I am actually a pretty pragmatic guy. What helps me make it through the day? What gives juice to my spiritual journey? I have to have some sense of meaning, purpose and how it all works. I always seek some understanding of the bigger picture no matter how flawed or incomplete that makes some sense to me.
I also look for what can help me make it through the day along with motivators by which to continue the journey we have in Christ. Purpose and meaning are especially central in my view of the world as well, and if possible, a larger, more incorporated, integral understanding of our lives in this vast universe is something I'd prefer to have too, if at all possible. The difference here in my thought from what you seem to be expressing is that I tend to prefer to only have 'the truth' about reality that I can actually gain, however uncomfortable or discordant it might be. I know that my saying this probably isn't wholly accurate because you too want some reality, but you're seeking more reconciliation of ideas where I attempt to be willing to settle for having less than what I'd prefer to have.
For some folks a literal interpretation of the Bible is all they need.
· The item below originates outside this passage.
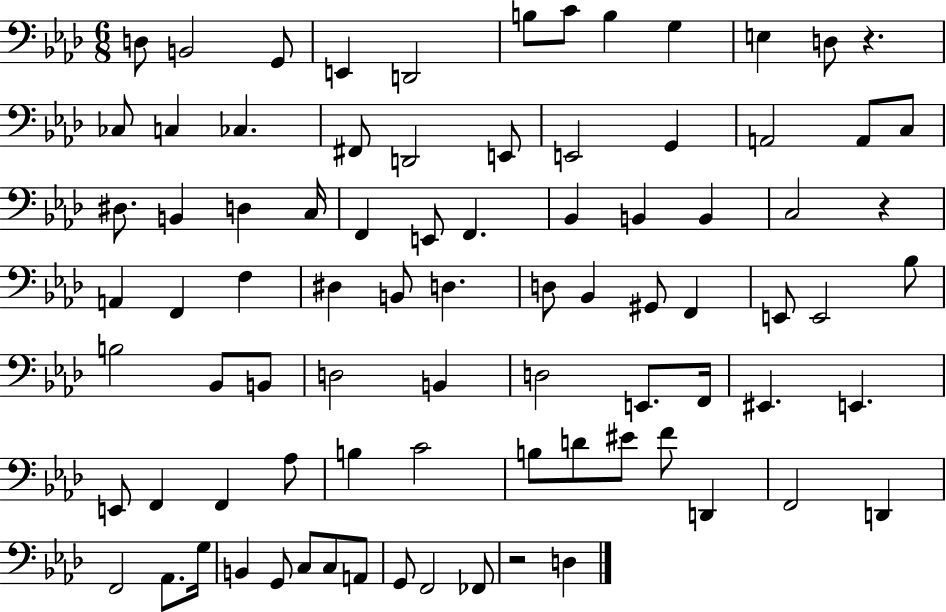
D3/e B2/h G2/e E2/q D2/h B3/e C4/e B3/q G3/q E3/q D3/e R/q. CES3/e C3/q CES3/q. F#2/e D2/h E2/e E2/h G2/q A2/h A2/e C3/e D#3/e. B2/q D3/q C3/s F2/q E2/e F2/q. Bb2/q B2/q B2/q C3/h R/q A2/q F2/q F3/q D#3/q B2/e D3/q. D3/e Bb2/q G#2/e F2/q E2/e E2/h Bb3/e B3/h Bb2/e B2/e D3/h B2/q D3/h E2/e. F2/s EIS2/q. E2/q. E2/e F2/q F2/q Ab3/e B3/q C4/h B3/e D4/e EIS4/e F4/e D2/q F2/h D2/q F2/h Ab2/e. G3/s B2/q G2/e C3/e C3/e A2/e G2/e F2/h FES2/e R/h D3/q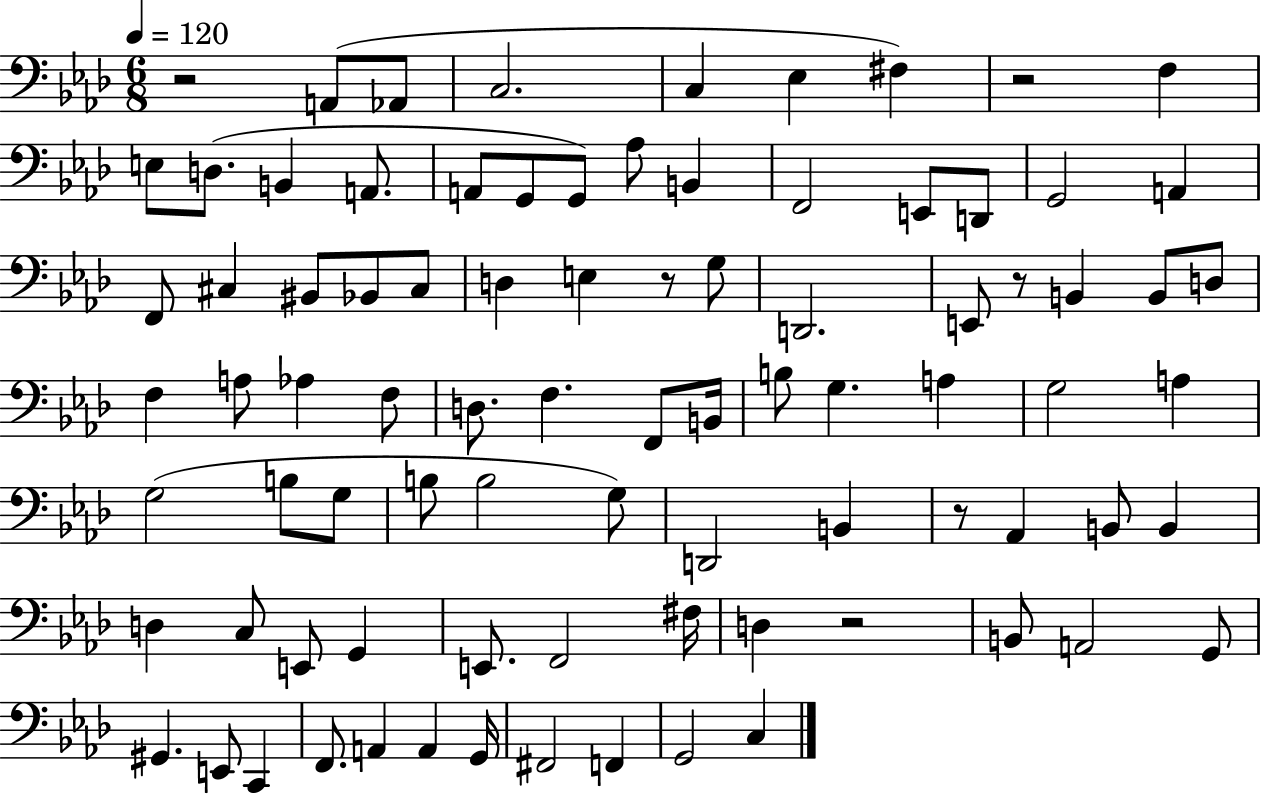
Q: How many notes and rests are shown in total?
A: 86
Other, traditional doctrines or creeds. But I always seem to ask what any of that actually means and do I really believe it.
None of that serves me as a central core of concern. Not a literal interpretation, not creeds, not extraneous and extrapolated doctrines. Just existence as it is and as it might possibly be known on a human level, to whatever degree.
So I am among those who look for answers I can’t even understand. But as long as I have some sort of theory that makes at least some sense to me, it helps me to live.
I'm a little different than you perhaps; I only want to entertain theories that have some substantive evidence supporting the explanation we try to assert. Otherwise, in my estimation, it's just speculation and speculation doesn't bake any bread for me. It might for other people. I get that. But for me, it doesn't. That's why I identify as both an existentialist and an evidentialist. But everyone's different, and I understand all too well that we are not clones and can't expect everyone to be on the same, identical epistemic page.
So, the nature of God and humans, how we relate and where we are going, while remaining enmeshed in sacred mystery, still are important to me. So the human questions are intertwined with the God questions.
As they are for me as well. I think they are for many or most of us who identify as Christian in some form or another.
Can you say more about a Pascalian view?
The first thing I'd say is that by a "Pascalian View," I don't mean some sort of Pascalian-ism, most especially a view that is truncated and despoiled of all additional contexts by a hyper-fixation upon the one bit of Pascal's thought that has become identified all too often as his main contribution to apologetics: his Wager.
No, in this case, Pascal, like so many of the theologians I read, serves as but one influence among many and allows me to affirm our common existential plight in this life without being cited for moral deficiencies due to a false application of Pauline theology or a lack of rational justification via a Cartesian conclusion. And that's the starting point: that we exist and will continue to exist in this life with
Uncertainty.
So, I've said "more" and there'll I'll stop because I don't want to derail this thread and push it onto another tangent. We can continue to talk about Teilhard de Chardin or Whitehead, or whomever you're intending to focus on.
One thing I will say about Teilhard de Chardin is that, even though I may disagree with his overall project, I appreciate the fact that as a scientist (paleontologist) and a theologian, he attempted to take the bull of Evolution by the horns and reconcile it with the Christian Faith. It's not the way I'd handle the topic of Evolution, but I appreciate his philosophical effort to do so.